EXERCISE BRIEF:
Please set down the line that contains "order: Rodentia" and every line below it through the last, exactly as written, with no other lines.

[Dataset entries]
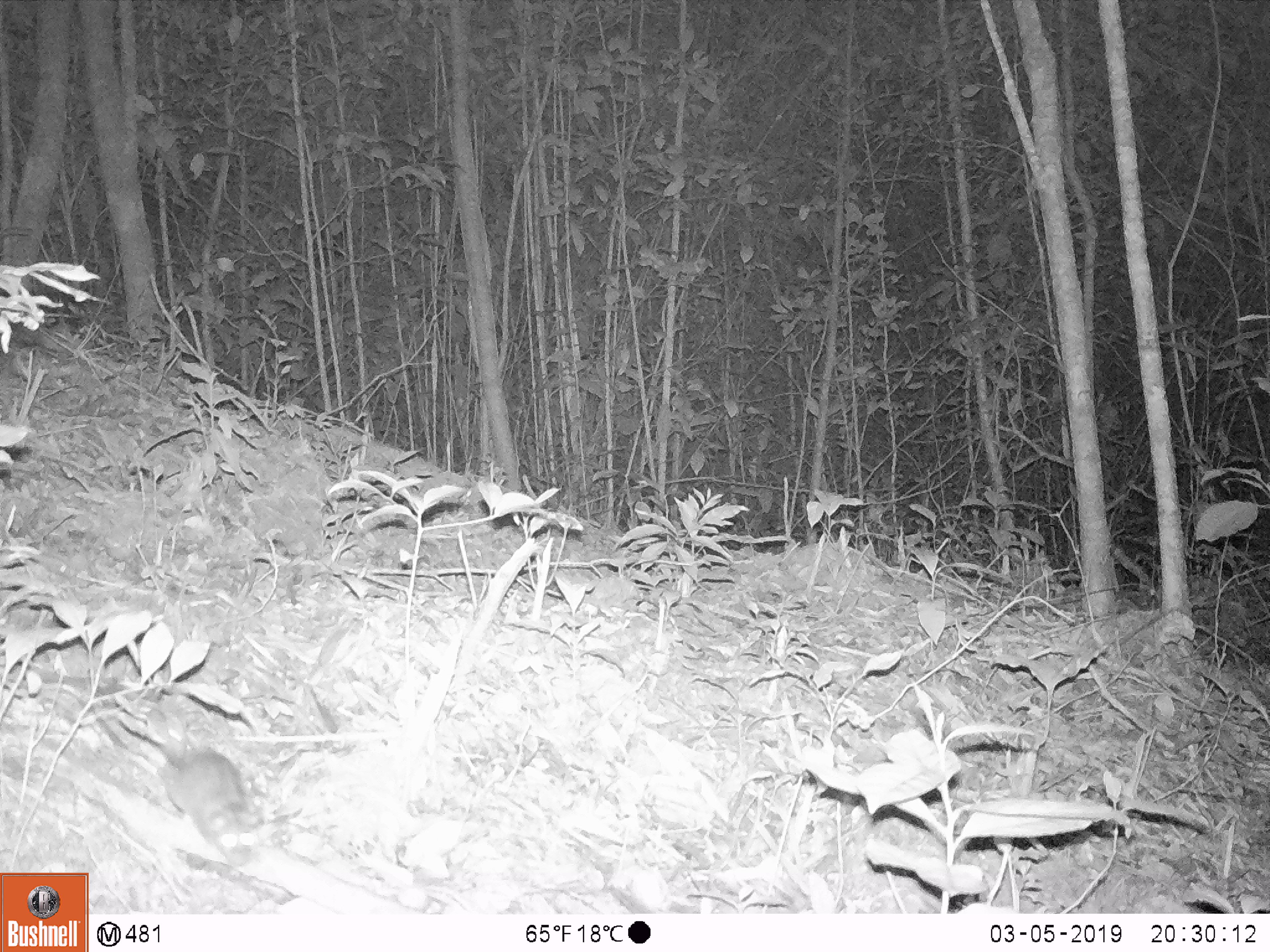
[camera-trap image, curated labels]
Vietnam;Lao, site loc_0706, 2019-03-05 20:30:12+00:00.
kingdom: Animalia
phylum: Chordata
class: Mammalia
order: Rodentia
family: Muridae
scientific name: Muridae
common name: old-world mice and rats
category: unidentified murid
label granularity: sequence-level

TASK SOLUTION:
order: Rodentia
family: Muridae
scientific name: Muridae
common name: old-world mice and rats
category: unidentified murid
label granularity: sequence-level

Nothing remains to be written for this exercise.